Born to Waxen Wood

Vivek Wadhwa’s column at The Washington Post gets at the issues nicely.  This is a golden opportunity, he writes, to rethink the university approach to research commercialization.

Bayh-Dole is good law.  But the university implementation of it is not good practice.    That implementation does not have to be fixed, does not have to be improved, does not have to be better funded.  It has to be rethought and rebuilt, with flexibility, with respect for inventors and investigation, with better clarity toward the role of universities in a broader effort toward discovery, innovation, and better living.

It’s no good staying on the road that 70+ universities just told the Supreme Court they want:  to become corporate-style IP aggregators at home with the thought that it would be good to strip faculty and other research personnel of all invention rights and just hand title directly to bureaucrats, er, “licensing professionals” so we get monopoly licensing, patent trolling, company puppy mills, and a cat fight with industry.   This is not success, no matter how many new technology transfer offices there are and how much money they make.

No.  Time to rethink, remake, get it on track.
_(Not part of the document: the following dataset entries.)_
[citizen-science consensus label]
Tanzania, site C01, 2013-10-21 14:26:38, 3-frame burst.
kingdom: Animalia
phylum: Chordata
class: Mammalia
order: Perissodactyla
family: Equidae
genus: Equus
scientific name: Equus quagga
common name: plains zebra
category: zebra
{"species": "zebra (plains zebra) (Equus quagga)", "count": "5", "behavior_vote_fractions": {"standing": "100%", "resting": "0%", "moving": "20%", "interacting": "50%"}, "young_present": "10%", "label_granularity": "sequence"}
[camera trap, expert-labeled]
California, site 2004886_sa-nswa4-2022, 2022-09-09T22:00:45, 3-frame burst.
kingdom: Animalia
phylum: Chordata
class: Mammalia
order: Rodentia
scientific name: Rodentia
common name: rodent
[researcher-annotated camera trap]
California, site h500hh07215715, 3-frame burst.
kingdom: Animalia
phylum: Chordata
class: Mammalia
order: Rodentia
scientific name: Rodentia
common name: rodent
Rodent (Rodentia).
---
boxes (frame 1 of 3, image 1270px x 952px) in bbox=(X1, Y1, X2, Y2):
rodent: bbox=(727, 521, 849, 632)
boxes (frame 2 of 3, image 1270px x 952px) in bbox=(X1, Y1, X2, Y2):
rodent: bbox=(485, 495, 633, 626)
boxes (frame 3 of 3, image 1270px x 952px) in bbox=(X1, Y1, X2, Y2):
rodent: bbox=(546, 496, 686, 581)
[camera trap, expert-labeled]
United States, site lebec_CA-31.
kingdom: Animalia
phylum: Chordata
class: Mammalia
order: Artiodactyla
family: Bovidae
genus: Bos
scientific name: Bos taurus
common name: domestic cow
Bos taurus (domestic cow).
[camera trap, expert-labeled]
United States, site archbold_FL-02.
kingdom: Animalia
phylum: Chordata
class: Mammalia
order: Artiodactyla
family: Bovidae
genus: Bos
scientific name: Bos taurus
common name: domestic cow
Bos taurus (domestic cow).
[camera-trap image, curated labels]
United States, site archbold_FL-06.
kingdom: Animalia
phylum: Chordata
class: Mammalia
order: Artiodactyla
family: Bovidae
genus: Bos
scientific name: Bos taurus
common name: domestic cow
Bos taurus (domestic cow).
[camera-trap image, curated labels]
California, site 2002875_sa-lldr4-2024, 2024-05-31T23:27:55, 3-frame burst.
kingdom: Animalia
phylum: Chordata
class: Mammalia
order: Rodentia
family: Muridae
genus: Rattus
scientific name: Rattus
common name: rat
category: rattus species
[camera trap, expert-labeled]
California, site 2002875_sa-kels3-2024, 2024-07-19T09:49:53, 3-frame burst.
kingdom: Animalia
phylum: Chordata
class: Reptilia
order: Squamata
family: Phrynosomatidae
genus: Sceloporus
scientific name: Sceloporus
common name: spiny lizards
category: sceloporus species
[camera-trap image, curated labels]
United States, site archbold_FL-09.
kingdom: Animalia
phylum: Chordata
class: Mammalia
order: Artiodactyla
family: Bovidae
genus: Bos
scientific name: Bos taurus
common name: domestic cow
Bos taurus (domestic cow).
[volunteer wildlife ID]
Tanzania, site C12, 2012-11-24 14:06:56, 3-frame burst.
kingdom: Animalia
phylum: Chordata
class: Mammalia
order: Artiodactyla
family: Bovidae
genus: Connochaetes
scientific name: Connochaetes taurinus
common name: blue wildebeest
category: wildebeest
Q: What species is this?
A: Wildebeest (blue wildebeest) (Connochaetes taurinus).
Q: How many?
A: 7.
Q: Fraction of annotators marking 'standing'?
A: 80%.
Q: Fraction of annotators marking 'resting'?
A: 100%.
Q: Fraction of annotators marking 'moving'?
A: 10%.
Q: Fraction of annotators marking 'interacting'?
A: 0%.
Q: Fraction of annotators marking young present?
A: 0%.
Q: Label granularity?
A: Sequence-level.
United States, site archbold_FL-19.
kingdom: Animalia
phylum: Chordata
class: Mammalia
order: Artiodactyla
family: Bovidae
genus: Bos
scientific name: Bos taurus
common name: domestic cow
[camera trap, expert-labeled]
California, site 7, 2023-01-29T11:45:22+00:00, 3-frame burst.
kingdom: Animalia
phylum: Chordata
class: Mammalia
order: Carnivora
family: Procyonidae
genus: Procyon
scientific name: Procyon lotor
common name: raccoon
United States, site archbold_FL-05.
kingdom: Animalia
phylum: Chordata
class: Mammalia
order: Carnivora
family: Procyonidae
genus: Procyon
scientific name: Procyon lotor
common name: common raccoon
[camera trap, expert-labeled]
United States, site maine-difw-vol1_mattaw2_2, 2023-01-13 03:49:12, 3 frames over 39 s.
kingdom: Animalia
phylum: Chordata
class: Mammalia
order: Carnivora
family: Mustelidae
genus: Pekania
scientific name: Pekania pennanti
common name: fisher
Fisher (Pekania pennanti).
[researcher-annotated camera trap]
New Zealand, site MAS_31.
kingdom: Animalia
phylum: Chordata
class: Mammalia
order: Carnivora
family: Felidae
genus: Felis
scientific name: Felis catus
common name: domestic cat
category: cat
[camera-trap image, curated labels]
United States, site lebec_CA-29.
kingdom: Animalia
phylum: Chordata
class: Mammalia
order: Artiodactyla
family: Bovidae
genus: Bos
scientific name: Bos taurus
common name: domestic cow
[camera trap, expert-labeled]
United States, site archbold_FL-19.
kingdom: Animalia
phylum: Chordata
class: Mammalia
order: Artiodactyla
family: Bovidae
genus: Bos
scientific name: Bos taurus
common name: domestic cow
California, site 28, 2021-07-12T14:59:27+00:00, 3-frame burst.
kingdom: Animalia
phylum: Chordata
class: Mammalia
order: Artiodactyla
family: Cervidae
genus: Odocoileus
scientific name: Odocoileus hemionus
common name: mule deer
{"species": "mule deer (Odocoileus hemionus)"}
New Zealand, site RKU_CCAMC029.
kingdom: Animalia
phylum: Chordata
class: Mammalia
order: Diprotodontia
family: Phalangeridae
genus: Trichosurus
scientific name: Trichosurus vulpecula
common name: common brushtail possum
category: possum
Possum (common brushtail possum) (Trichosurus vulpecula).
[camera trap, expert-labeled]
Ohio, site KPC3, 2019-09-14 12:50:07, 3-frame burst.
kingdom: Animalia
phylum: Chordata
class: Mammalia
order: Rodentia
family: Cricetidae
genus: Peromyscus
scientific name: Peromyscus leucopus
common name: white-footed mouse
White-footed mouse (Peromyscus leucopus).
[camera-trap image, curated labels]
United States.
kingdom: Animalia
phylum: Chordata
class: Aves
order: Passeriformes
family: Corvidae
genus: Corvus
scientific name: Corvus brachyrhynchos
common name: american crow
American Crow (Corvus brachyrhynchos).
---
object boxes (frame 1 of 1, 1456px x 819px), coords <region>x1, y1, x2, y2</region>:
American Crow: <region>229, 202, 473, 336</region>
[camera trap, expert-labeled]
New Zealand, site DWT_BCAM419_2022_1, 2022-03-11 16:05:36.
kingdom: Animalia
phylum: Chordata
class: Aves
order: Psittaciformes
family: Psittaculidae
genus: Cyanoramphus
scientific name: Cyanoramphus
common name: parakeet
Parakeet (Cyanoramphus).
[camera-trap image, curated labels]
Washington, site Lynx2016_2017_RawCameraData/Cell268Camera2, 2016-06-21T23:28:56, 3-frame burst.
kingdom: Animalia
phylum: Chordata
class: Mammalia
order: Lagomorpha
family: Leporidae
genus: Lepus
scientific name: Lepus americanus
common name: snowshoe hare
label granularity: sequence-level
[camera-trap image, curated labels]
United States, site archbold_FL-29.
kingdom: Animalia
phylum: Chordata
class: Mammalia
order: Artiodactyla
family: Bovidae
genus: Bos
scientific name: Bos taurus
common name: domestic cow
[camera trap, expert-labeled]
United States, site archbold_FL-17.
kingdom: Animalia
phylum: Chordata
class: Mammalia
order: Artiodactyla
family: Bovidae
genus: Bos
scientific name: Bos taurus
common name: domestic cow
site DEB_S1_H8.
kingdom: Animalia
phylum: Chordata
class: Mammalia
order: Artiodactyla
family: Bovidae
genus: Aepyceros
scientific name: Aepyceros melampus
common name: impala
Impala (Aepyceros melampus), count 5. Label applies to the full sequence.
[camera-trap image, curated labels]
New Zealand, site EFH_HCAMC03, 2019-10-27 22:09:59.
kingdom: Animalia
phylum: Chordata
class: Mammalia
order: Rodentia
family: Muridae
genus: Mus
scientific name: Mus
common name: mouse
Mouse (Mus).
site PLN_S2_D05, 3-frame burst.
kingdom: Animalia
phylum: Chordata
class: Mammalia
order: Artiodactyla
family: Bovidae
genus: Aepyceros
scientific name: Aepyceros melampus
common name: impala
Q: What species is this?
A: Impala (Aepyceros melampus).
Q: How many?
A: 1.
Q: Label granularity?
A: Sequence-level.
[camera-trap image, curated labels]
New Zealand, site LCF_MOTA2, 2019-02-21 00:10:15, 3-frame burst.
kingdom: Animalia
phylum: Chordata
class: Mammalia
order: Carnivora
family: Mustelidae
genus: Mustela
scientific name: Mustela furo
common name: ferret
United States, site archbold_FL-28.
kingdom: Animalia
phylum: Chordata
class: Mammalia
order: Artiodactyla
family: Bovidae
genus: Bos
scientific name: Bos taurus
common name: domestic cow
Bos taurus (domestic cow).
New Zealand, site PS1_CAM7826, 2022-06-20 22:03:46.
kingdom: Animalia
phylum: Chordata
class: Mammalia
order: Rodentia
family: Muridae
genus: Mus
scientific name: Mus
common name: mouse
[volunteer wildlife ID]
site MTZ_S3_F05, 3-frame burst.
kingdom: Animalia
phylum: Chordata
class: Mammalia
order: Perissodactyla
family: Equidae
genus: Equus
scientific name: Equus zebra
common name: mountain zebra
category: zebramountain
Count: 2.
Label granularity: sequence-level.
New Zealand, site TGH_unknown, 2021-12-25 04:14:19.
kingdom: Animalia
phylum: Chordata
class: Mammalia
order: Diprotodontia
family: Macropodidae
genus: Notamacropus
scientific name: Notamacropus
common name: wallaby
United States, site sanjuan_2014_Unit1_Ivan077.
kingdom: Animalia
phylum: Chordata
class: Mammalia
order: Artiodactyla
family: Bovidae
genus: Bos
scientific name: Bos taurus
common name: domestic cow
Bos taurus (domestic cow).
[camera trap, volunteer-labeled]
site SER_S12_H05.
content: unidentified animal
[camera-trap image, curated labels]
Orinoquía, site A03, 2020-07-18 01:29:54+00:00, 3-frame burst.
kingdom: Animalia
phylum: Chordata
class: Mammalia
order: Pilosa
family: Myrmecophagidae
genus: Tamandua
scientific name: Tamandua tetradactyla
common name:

There is a lot of work to do, a whole lot of opportunity and possibility, and folks with research, IP, licensing, contracting, startup, policy, and economic development skills are going to be in the middle of it, in demand, and having a ton of fun.    Have you had fun lately in your university technology transfer job being a guard to inventions serving their life sentence?   No?  Well, let’s get the rethinking done and make things young and wild and productive again.